To carry out their espionage, APT15 employed over a dozen tools, both malicious and non-malicious. Among its arsenal were Mimikatz and its two variants, four Web shells including AntSword and China Chopper, and CVE-2020-1472, a three-year-old but CVSS 10.0 "Critical" privilege escalation vulnerability in the Windows server process Netlogon. The attackers' only unique tool was Graphican, a new variant of its old Trojan backdoor, used to run commands and download files from victim machines. Avishai Avivi, CISO at SafeBreach, notes that "This backdoor has evolved some of its anti-detection mechanisms." However, he also points out that threat actors often use the same techniques, allowing companies to test their defenses proactively.
Graphican is an iteration of APT15's other Trojan backdoor, Ketrican, which itself evolved from their earlier model, BS2005. Graphican distinguishes itself by not using a typical, hardcoded command-and-control (C2) server. Instead, it employs Microsoft Graph, an API for Microsoft 365 services, to retrieve an encrypted server address from a OneDrive folder. Once the connection is established and the machine compromised, Graphican possesses the same basic functionalities as its predecessor, such as creating an attacker-controlled command line on the victim machine, creating new processes and files, and downloading files. Researchers speculate that "The similarities in functionality between Graphican and the known Ketrican backdoor may indicate that the group is not very concerned about having activity attributed to it." Avivi, however, sees it differently, stating that "The reality is that APT groups are really looking for efficiency." He explains that if a tool is proven effective for launching attacks or opening backdoors, threat actors will continue using it until it loses its efficacy or is stopped.

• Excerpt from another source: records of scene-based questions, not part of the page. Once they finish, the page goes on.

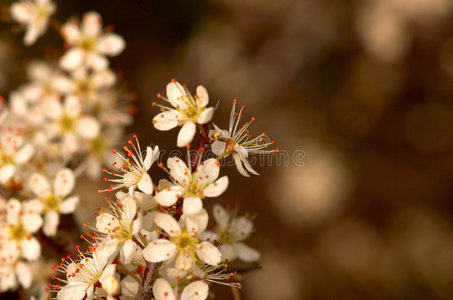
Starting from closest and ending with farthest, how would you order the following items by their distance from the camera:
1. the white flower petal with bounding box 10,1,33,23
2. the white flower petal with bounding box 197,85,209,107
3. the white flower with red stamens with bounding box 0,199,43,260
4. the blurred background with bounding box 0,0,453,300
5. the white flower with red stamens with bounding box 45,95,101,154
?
the white flower petal with bounding box 197,85,209,107
the white flower with red stamens with bounding box 0,199,43,260
the white flower with red stamens with bounding box 45,95,101,154
the white flower petal with bounding box 10,1,33,23
the blurred background with bounding box 0,0,453,300

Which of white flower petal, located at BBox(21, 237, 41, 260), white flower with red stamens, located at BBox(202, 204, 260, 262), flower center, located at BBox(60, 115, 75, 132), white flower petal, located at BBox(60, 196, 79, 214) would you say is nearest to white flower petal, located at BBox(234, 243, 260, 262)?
white flower with red stamens, located at BBox(202, 204, 260, 262)

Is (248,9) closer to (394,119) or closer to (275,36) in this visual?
(275,36)

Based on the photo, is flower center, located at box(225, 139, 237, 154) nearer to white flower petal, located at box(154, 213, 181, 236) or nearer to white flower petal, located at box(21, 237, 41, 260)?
white flower petal, located at box(154, 213, 181, 236)

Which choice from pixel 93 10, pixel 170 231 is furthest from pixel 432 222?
pixel 93 10

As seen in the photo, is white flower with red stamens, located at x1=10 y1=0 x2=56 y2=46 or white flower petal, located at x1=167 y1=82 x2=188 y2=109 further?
white flower with red stamens, located at x1=10 y1=0 x2=56 y2=46

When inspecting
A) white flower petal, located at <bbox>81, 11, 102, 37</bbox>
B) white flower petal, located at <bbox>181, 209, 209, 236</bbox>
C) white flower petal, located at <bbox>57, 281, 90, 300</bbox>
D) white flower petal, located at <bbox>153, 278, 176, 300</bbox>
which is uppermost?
white flower petal, located at <bbox>81, 11, 102, 37</bbox>

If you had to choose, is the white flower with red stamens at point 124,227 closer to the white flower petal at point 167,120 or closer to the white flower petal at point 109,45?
the white flower petal at point 167,120

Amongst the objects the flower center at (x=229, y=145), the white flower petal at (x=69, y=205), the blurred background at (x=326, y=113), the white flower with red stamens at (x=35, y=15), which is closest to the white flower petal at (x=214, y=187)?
the flower center at (x=229, y=145)
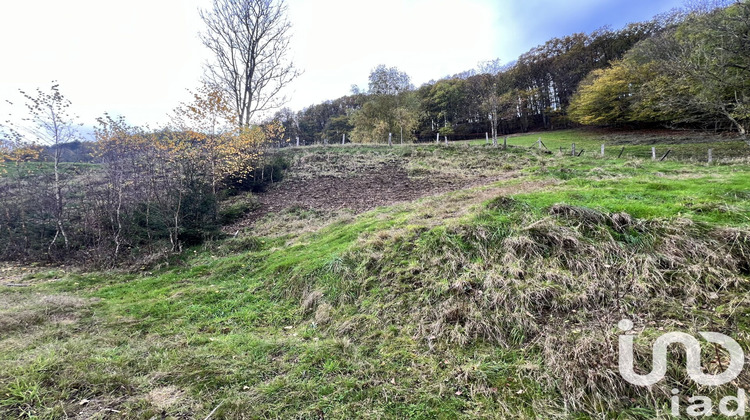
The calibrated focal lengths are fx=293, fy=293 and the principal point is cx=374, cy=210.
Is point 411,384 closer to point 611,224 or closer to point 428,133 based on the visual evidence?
point 611,224

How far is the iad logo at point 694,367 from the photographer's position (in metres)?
2.12

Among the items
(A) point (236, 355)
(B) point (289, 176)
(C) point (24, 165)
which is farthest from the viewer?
(C) point (24, 165)

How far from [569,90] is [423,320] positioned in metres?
49.2

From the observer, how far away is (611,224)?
4.54 m

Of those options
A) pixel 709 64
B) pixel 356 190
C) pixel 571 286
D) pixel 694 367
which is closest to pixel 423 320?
pixel 571 286

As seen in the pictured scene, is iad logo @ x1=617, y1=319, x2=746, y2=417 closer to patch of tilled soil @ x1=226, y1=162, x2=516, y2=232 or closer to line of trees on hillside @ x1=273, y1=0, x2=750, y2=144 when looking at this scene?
patch of tilled soil @ x1=226, y1=162, x2=516, y2=232

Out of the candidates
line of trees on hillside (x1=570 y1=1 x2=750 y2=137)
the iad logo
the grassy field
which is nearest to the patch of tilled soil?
the grassy field

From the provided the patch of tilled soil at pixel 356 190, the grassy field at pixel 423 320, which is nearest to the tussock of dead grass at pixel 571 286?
the grassy field at pixel 423 320

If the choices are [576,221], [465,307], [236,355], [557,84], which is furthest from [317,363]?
[557,84]

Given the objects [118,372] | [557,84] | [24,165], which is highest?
[557,84]

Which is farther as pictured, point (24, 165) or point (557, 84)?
point (557, 84)

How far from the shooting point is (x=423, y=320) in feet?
12.1

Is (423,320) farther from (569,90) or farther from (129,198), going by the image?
(569,90)

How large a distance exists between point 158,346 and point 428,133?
4477cm
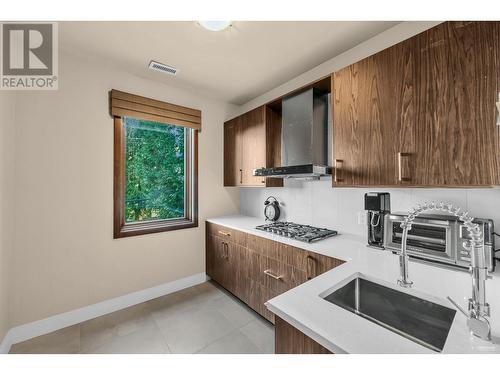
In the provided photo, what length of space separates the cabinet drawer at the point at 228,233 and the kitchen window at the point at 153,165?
0.86 feet

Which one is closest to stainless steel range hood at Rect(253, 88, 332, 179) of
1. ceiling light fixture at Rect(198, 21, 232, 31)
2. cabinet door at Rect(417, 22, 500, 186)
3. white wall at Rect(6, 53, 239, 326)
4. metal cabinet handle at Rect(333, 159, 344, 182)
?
metal cabinet handle at Rect(333, 159, 344, 182)

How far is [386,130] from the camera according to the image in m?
1.38

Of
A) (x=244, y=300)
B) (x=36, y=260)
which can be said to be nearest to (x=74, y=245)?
(x=36, y=260)

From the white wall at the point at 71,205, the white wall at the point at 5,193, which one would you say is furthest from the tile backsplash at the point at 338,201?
the white wall at the point at 5,193

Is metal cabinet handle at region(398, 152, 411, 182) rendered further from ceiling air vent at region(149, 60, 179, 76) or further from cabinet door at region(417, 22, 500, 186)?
ceiling air vent at region(149, 60, 179, 76)

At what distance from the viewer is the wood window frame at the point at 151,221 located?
221cm

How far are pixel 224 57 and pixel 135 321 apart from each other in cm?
264

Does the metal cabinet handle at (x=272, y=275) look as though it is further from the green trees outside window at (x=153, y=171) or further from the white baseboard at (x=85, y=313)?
the green trees outside window at (x=153, y=171)

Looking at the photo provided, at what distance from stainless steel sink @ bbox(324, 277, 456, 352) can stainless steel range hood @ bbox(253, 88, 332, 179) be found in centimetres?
98

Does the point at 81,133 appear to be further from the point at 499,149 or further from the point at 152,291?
the point at 499,149

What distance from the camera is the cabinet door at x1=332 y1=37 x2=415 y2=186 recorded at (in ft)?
4.24

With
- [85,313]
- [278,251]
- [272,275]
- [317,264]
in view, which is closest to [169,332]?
[85,313]
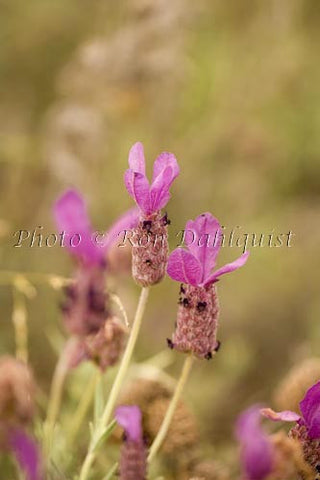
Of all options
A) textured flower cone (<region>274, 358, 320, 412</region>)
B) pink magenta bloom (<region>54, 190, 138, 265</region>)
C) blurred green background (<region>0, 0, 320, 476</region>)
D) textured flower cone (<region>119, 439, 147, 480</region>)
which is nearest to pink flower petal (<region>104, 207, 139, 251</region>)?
pink magenta bloom (<region>54, 190, 138, 265</region>)

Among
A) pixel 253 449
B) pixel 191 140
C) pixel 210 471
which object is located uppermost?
pixel 191 140

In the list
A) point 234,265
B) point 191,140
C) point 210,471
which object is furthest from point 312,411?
point 191,140

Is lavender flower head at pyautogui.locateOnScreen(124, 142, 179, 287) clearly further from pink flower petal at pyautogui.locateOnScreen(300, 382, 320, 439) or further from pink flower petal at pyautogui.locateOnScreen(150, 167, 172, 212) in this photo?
pink flower petal at pyautogui.locateOnScreen(300, 382, 320, 439)

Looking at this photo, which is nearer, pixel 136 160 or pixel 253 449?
pixel 253 449

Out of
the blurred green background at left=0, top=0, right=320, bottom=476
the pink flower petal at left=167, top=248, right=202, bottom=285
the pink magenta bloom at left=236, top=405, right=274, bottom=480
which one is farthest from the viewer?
the blurred green background at left=0, top=0, right=320, bottom=476

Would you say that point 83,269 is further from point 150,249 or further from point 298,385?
point 298,385

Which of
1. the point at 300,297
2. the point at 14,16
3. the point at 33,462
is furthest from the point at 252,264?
the point at 33,462

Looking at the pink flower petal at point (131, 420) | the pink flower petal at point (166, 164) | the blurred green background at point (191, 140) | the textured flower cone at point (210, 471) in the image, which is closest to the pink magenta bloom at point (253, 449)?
the pink flower petal at point (131, 420)
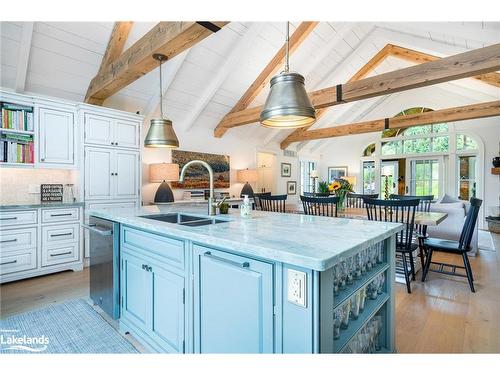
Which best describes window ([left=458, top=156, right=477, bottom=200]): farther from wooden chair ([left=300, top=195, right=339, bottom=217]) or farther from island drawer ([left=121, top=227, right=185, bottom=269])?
island drawer ([left=121, top=227, right=185, bottom=269])

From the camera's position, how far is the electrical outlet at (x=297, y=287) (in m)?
1.03

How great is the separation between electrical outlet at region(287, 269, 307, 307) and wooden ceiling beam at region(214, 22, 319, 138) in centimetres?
426

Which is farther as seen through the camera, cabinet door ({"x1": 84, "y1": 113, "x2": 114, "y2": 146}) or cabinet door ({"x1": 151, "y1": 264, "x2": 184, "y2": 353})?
cabinet door ({"x1": 84, "y1": 113, "x2": 114, "y2": 146})

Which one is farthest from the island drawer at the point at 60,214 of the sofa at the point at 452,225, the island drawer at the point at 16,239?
the sofa at the point at 452,225

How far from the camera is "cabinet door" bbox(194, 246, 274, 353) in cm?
115

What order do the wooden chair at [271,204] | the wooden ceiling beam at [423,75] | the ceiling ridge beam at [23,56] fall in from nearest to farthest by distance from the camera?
the ceiling ridge beam at [23,56]
the wooden ceiling beam at [423,75]
the wooden chair at [271,204]

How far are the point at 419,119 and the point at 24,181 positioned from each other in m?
7.37

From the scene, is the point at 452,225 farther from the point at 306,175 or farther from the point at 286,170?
the point at 306,175

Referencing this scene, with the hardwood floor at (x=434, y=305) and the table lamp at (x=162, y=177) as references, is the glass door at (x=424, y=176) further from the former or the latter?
the table lamp at (x=162, y=177)

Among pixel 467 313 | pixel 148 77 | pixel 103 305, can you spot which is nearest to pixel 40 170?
pixel 148 77

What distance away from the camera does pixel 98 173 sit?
146 inches

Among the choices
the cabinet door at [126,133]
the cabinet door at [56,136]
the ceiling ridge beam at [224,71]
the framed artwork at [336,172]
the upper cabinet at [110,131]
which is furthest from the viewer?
the framed artwork at [336,172]

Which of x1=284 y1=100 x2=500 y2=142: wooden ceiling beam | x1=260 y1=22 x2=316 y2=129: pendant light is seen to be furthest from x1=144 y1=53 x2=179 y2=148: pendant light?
x1=284 y1=100 x2=500 y2=142: wooden ceiling beam

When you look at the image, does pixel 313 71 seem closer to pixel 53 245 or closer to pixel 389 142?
pixel 389 142
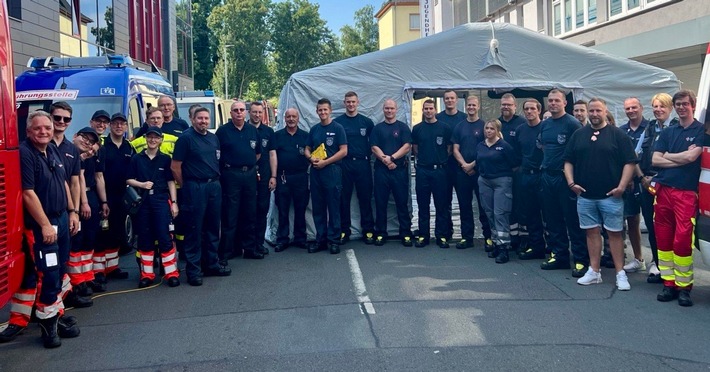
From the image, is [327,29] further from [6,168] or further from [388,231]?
[6,168]

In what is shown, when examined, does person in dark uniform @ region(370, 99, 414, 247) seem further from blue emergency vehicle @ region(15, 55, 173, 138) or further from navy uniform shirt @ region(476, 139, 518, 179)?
blue emergency vehicle @ region(15, 55, 173, 138)

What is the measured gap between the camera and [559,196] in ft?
24.3

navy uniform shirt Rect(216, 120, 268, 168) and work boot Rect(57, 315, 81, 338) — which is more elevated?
navy uniform shirt Rect(216, 120, 268, 168)

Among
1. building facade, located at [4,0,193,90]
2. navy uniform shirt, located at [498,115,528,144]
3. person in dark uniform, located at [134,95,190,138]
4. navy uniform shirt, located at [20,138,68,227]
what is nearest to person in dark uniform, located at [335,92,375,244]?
navy uniform shirt, located at [498,115,528,144]

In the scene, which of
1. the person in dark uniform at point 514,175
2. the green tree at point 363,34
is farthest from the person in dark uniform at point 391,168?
the green tree at point 363,34

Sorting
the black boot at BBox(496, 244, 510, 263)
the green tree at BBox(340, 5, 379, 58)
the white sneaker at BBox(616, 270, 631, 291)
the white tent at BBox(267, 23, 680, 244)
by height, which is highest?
the green tree at BBox(340, 5, 379, 58)

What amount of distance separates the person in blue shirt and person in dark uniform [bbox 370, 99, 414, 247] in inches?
47.1

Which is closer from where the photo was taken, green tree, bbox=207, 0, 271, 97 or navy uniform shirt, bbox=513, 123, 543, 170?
navy uniform shirt, bbox=513, 123, 543, 170

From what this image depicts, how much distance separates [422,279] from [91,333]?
3411 millimetres

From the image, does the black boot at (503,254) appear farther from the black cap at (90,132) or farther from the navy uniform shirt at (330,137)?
the black cap at (90,132)

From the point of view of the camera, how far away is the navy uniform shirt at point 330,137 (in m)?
8.70

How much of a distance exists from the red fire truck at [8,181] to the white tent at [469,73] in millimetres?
5173

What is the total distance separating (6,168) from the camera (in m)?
4.38

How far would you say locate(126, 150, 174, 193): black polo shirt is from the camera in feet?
22.9
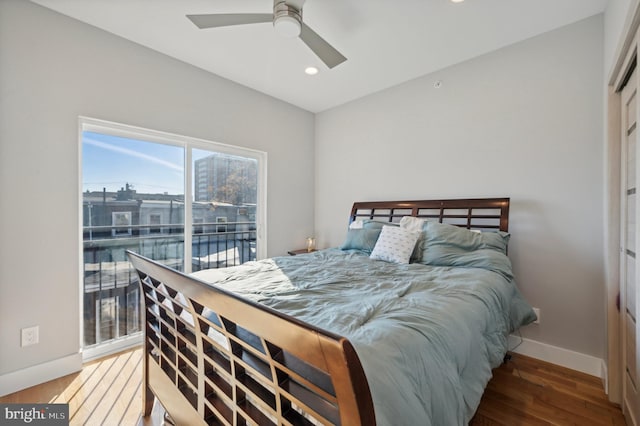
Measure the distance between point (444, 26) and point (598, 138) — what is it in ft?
4.84

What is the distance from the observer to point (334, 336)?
562 mm

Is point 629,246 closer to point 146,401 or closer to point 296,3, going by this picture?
point 296,3

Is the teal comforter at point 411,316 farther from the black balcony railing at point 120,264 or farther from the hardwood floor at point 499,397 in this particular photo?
the black balcony railing at point 120,264

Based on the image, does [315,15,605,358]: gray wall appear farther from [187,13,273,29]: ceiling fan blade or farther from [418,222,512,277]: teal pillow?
[187,13,273,29]: ceiling fan blade

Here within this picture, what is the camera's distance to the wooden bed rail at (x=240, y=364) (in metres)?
0.58

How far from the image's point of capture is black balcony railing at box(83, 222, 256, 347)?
2434 millimetres

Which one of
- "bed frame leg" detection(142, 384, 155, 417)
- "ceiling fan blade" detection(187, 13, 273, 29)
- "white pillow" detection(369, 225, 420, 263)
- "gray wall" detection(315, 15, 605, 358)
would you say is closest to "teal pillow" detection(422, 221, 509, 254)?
"white pillow" detection(369, 225, 420, 263)

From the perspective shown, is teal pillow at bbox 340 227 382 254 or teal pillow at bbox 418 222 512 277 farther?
teal pillow at bbox 340 227 382 254

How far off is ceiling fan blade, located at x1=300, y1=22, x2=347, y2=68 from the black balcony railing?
84.8 inches

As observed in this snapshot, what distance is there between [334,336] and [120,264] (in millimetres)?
2843

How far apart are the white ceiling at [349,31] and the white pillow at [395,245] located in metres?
1.70

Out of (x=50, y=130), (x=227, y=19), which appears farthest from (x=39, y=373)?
(x=227, y=19)

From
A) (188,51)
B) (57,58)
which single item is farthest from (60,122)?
(188,51)

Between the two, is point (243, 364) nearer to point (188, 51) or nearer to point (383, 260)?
point (383, 260)
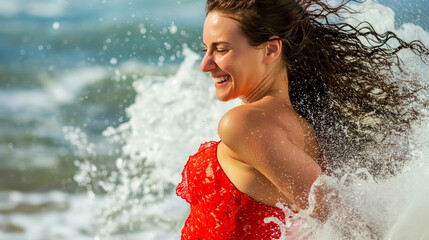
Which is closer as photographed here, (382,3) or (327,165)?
(327,165)

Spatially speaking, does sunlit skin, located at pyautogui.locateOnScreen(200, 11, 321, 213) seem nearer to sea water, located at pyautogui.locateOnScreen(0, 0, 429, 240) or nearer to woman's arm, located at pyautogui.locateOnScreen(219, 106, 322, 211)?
woman's arm, located at pyautogui.locateOnScreen(219, 106, 322, 211)

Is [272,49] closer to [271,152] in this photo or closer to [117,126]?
[271,152]

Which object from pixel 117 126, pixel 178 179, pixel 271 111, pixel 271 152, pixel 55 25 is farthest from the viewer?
pixel 55 25

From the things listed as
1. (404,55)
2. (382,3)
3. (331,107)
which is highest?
(382,3)

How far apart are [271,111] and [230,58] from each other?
1.01 ft

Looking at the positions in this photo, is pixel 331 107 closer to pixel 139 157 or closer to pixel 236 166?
pixel 236 166

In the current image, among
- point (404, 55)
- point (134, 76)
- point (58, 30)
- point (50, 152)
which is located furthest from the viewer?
point (58, 30)

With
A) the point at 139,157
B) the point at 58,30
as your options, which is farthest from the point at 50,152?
Result: the point at 58,30

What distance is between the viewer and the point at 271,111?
190 cm

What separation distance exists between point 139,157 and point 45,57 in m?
4.77

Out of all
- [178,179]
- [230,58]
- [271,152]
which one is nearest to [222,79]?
[230,58]

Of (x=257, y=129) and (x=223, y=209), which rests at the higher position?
(x=257, y=129)

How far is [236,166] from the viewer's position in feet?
6.49

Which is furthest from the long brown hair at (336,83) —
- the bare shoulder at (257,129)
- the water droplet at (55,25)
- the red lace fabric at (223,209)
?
the water droplet at (55,25)
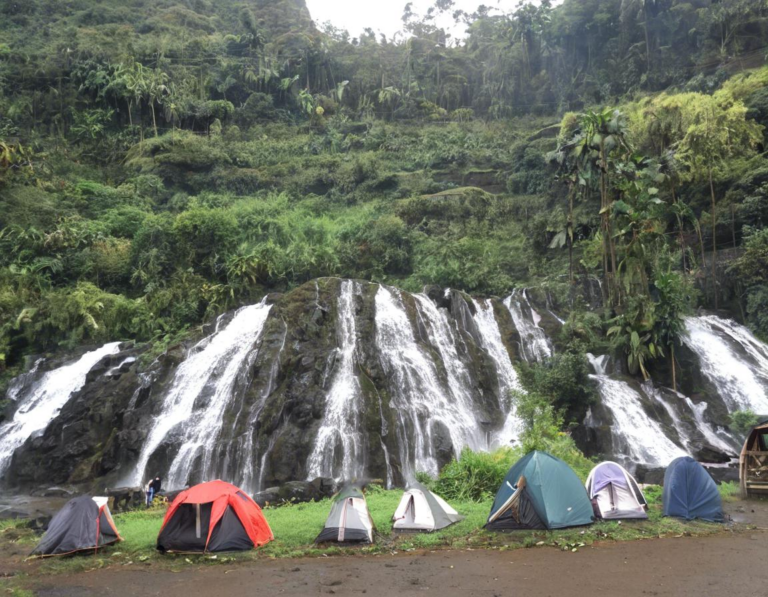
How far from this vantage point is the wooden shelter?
14.5 metres

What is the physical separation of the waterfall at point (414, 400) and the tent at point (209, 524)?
9.43 meters

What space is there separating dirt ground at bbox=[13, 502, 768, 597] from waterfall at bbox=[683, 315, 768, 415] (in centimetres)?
1390

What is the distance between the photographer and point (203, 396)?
23.5 metres

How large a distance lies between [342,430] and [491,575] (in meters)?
12.0

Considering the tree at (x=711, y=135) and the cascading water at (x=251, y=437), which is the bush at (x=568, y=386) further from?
the tree at (x=711, y=135)

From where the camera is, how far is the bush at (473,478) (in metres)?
15.3

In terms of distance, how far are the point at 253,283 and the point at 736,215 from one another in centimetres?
2533

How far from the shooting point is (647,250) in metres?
27.8

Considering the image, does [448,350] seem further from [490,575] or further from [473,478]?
[490,575]

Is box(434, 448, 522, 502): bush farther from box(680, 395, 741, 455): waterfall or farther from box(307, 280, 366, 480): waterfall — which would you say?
box(680, 395, 741, 455): waterfall

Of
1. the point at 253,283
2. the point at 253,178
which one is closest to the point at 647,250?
the point at 253,283

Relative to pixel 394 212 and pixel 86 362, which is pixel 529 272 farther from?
pixel 86 362

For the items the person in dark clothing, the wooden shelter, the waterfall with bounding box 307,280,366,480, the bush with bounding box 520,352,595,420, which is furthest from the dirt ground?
the bush with bounding box 520,352,595,420

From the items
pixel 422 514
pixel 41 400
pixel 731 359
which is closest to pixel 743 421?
pixel 731 359
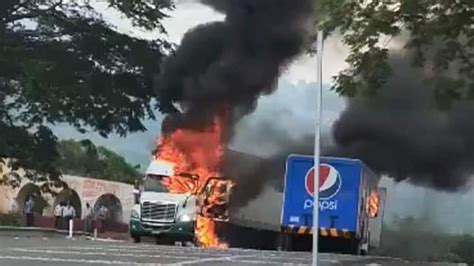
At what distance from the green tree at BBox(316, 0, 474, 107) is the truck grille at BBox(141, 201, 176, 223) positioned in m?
15.2

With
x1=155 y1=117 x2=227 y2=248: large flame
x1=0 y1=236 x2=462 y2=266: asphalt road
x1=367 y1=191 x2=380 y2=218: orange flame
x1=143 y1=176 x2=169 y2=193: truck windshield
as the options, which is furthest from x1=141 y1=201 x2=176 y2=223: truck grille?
x1=0 y1=236 x2=462 y2=266: asphalt road

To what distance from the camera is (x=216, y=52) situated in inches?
1423

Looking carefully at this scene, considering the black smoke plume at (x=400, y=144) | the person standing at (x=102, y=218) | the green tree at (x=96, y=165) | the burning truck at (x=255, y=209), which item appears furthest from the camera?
the green tree at (x=96, y=165)

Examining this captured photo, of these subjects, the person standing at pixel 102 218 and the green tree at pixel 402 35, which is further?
the person standing at pixel 102 218

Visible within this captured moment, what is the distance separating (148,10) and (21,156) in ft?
26.5

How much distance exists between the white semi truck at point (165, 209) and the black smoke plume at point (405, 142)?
6295 millimetres

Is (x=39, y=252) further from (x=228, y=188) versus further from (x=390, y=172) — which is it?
(x=390, y=172)

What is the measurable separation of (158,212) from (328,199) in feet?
19.9

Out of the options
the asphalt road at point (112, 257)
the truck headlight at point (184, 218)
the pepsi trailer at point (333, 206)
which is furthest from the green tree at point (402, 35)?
the truck headlight at point (184, 218)

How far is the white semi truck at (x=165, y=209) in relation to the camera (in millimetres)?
29734

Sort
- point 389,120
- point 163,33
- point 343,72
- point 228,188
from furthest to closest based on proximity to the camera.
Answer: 1. point 163,33
2. point 389,120
3. point 228,188
4. point 343,72

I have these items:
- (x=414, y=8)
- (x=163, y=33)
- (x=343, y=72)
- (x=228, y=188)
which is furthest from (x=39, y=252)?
(x=163, y=33)

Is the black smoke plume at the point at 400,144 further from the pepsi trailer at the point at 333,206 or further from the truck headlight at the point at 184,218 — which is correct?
the pepsi trailer at the point at 333,206

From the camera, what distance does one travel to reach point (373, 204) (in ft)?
98.1
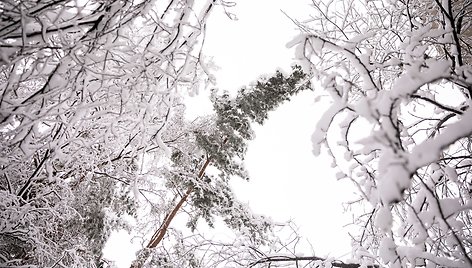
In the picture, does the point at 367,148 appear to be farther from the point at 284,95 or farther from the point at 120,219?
the point at 120,219

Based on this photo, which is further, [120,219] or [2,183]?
[120,219]

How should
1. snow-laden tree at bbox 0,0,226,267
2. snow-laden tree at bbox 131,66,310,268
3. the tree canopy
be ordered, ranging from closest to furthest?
the tree canopy, snow-laden tree at bbox 0,0,226,267, snow-laden tree at bbox 131,66,310,268

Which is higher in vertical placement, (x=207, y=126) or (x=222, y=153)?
(x=207, y=126)

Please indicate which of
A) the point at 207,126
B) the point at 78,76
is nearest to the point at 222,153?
the point at 207,126

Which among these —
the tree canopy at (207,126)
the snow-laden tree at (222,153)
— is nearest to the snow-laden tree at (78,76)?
the tree canopy at (207,126)

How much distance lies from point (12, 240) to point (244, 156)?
540 centimetres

Symantec reports that APT15 has been active for nearly two decades, with its most significant impact in recent years. In 2021, Microsoft's Digital Crimes Unit performed a coordinated seizure of its known infrastructure. However, this action was not enough to stop APT15, which returned a year later with a spyware campaign targeting Uyghur populations en masse. To defend against APT15, organizations may not want to focus solely on infection vectors, as the group has been known to use phishing emails, exploit public-facing applications, and use VPNs to gain initial access to victim networks. Avivi suggests that the consistency in APT15's malware can be beneficial to defenders, as validating security controls against known patterns and cycles can help companies better defend against these threat actors.